**REQUIRED WORK**
Restate the part of the budgeting passage that opens with the words containing "Have you ever" and closes with "might help you!", substituting "website" for "blog".

**TEXT TO READ**
Have you ever stopped to think about how much money you spend on different things? Although it can be easy to overlook your expenses, a little misguided spending can run your finances into the ground. I used to struggle a lot with financial concerns, until one day when I decided to take my finances a little more seriously. My blog is all about deciding to budget, and how to take those first steps towards a healthier financial future. This blog is designed to help each user by offering helpful, motivating tips. Check out these articles for more information that might help you!

2 Tips To Help You Manage Your Money And Build Your Credit

Learning how to manage your money while you build your credit can give you the tools to help you be financially successful and prepared for unexpected expenses. And having good credit is becoming increasingly important in today's world. Here are two tips to help you manage your money and build your credit.

**RAW RECORDS**
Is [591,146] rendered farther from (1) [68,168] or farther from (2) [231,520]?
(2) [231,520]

...

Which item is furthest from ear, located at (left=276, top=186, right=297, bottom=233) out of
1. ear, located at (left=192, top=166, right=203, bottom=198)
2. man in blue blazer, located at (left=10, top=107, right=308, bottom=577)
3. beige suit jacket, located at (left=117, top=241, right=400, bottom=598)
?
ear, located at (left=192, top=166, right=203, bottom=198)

**TASK RESULT**
Have you ever stopped to think about how much money you spend on different things? Although it can be easy to overlook your expenses, a little misguided spending can run your finances into the ground. I used to struggle a lot with financial concerns, until one day when I decided to take my finances a little more seriously. My website is all about deciding to budget, and how to take those first steps towards a healthier financial future. This website is designed to help each user by offering helpful, motivating tips. Check out these articles for more information that might help you!